Material for the group’s freshman Rounder Records album “Toil, Tears & Teouble,” was a combination of original songs and old numbers that honor the group’s mentors and bluegrass heroes. “We love to dig up old songs that haven’t been heard in years and bring them back into the spotlight”, explains Lewandowski. In fact, two of those gems on the Rounder album, “Next Train South” and “Hickory, Walnut & Pine,” were nominated for IBMA Song of the Year along with “Next Train South” taking the trophy for SPBGMA same category in 2020. The momentum of “Toil, Tears & Trouble” has continued to grow with the band’s first GRAMMY Nomination for Best Bluegrass Album.

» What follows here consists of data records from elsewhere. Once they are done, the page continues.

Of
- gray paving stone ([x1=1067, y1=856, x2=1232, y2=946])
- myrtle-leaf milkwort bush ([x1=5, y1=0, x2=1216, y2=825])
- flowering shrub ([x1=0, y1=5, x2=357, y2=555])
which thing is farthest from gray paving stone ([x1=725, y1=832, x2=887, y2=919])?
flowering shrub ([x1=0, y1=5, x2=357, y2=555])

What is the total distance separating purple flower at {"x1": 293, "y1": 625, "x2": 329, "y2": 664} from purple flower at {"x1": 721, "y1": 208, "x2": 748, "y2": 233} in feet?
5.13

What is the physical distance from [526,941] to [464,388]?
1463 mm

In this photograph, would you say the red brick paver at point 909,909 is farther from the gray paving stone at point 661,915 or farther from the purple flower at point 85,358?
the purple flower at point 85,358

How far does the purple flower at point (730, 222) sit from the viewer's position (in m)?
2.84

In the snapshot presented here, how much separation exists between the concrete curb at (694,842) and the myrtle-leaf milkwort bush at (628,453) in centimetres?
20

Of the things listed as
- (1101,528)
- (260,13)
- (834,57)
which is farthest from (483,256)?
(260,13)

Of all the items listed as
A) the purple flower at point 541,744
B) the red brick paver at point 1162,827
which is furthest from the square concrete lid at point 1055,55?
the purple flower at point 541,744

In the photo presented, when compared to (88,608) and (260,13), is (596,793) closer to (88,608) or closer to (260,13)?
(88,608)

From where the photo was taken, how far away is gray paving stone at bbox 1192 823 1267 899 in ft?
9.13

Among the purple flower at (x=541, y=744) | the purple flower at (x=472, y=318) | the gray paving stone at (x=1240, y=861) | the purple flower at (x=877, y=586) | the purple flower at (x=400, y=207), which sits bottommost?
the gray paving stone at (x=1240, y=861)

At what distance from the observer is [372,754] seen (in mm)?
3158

The Po’ Ramblin’ Boys passion for bluegrass is as clear as it is contagious. With a heavy touring schedule across the United States and Europe and recent Grammy Nomination with Rounder Records, the Boys are well on their way to becoming the quintessential bluegrass band of their generation. Despite all of their recent success, they maintain a humble perspective. “Bluegrass has left such a mark on us that we feel like we owe something back to the music”, says Lewandowski. “We want to do something for the music to show our appreciation… There’s no telling what could have happened to us, what we would have become if we hadn’t found this music. It’s gotten us through a lot, the good and the bad. When I think about all of the damn medications that I didn’t have to take because I had music to turn to. We didn’t have to go to the doctor and pay for something to make us feel better, because we had this music, so we really want to honor it by bringing it out of the shadows and onto new stages and wider audiences. Because we know that if we can bring Bluegrass to new folks, those folks will come with us and support the bluegrass community.”